With pictures omitted, transcribe exactly the lines from the one containing "WIĘZIENIE, WIELKA ZŁA" to the end of the records below.

[Data excerpts]
::::
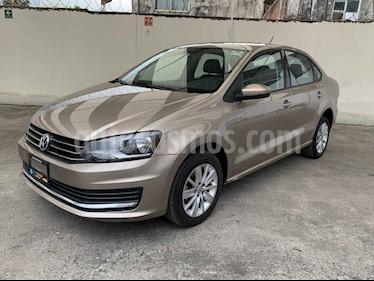 Foto venta Auto usado Volkswagen Vento Comfortline Aut (2019) color Beige precio $199,800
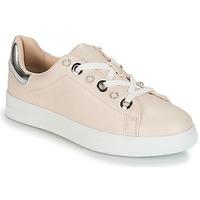 Παπούτσια Γυναίκα Χαμηλά Sneakers André TIMORE Beige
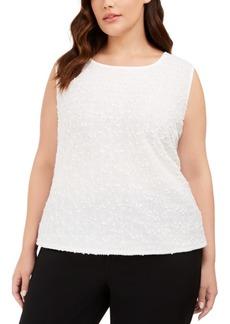 Kasper Plus Size Sequined Textured Top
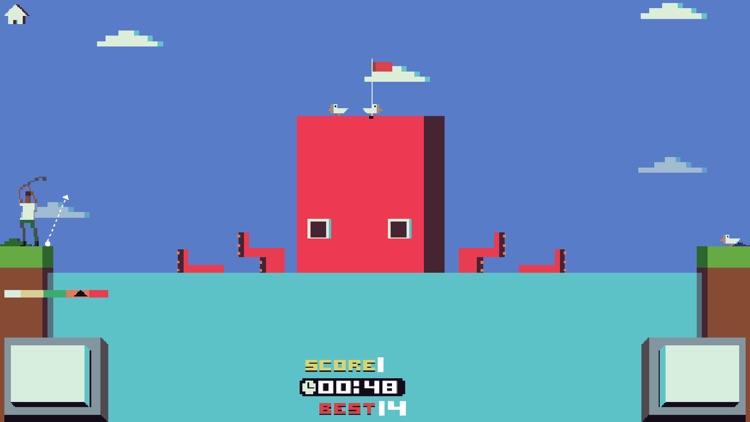 Battle Golf screenshot-0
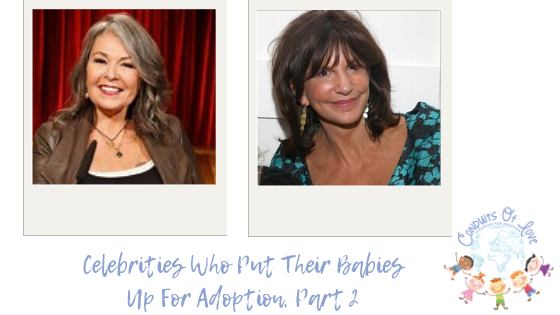 Celebrities Who Put Their Babies Up For Adoption, Part 2 blog post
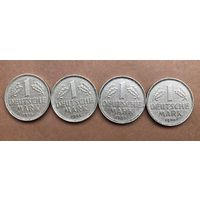 1 марка ФРГ 1955,1958г. Цена за 1 монету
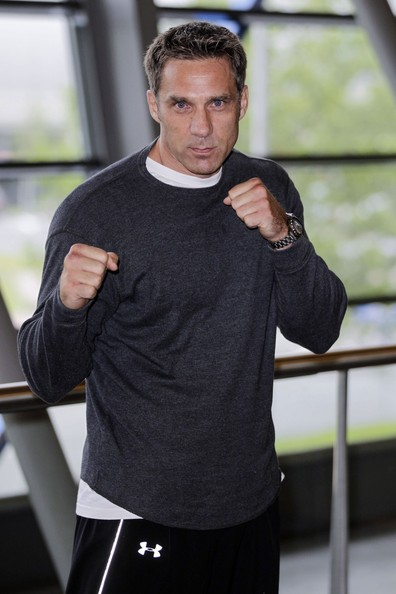 gary daniels filmsgary daniels films, gary daniels wiki, gary daniels 2016, gary daniels height weight, gary daniels kenshiro, gary daniels wife, gary daniels twitter, gary daniels tribute, gary daniels rumble, gary daniels imdb, gary daniels filmleri, gary daniels john wick, gary daniels the expendables, gary daniels submerged, gary daniels death, gary daniels instagram, gary daniels workout, gary daniels facebook, gary daniels movies, gary daniels training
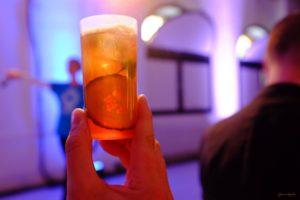 800 Drinks für lernwillige Bildungstrinker
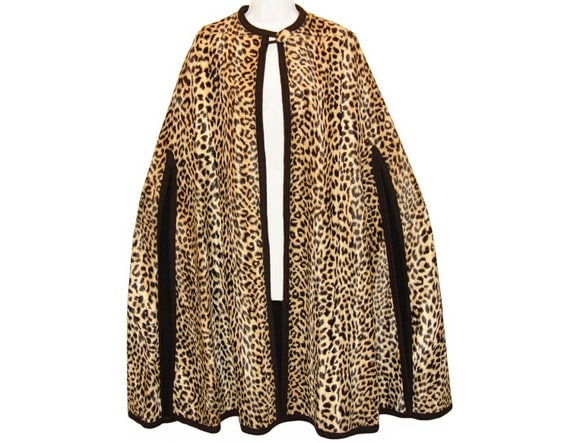 RESERVED FOR KINDRA Leopard Print Cape, Faux Fur and Wool, Vintage 1950s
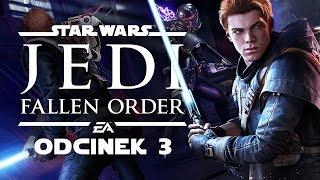WIĘZIENIE, WIELKA ZŁA BABA - Star Wars Jedi: Upadły Zakon (Fallen Order) [3]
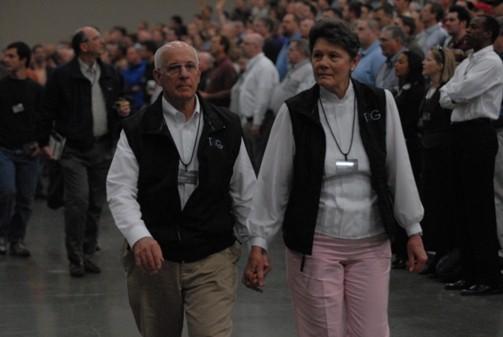Together for the Gospel - Together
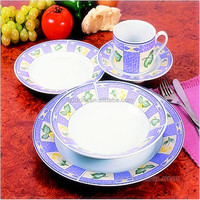 dinnerware set arabic,unbreakable dinnerware set,indian dinnerware set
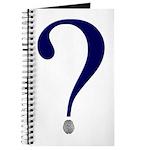 Brain Question Journal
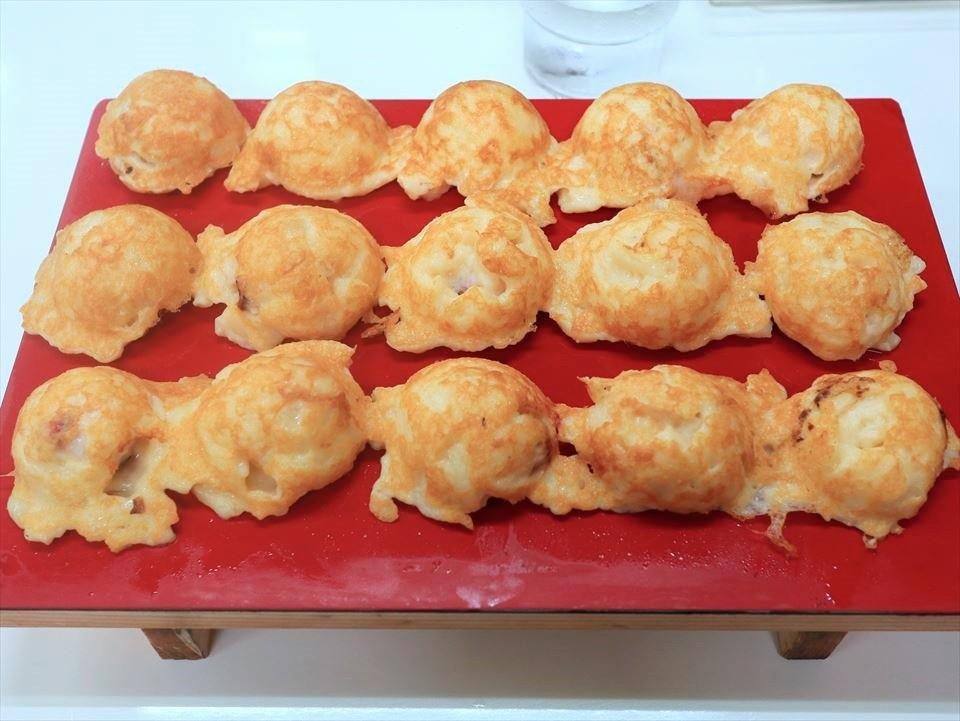 兵庫美食|酥酥脆脆×軟嫩爆漿的極品明石燒!明石『IZUMO(いづも)』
::::
**EXERCISE RESPONSE:**
WIĘZIENIE, WIELKA ZŁA BABA - Star Wars Jedi: Upadły Zakon (Fallen Order) [3]
Together for the Gospel - Together
 dinnerware set arabic,unbreakable dinnerware set,indian dinnerware set
 Brain Question Journal
 兵庫美食|酥酥脆脆×軟嫩爆漿的極品明石燒!明石『IZUMO(いづも)』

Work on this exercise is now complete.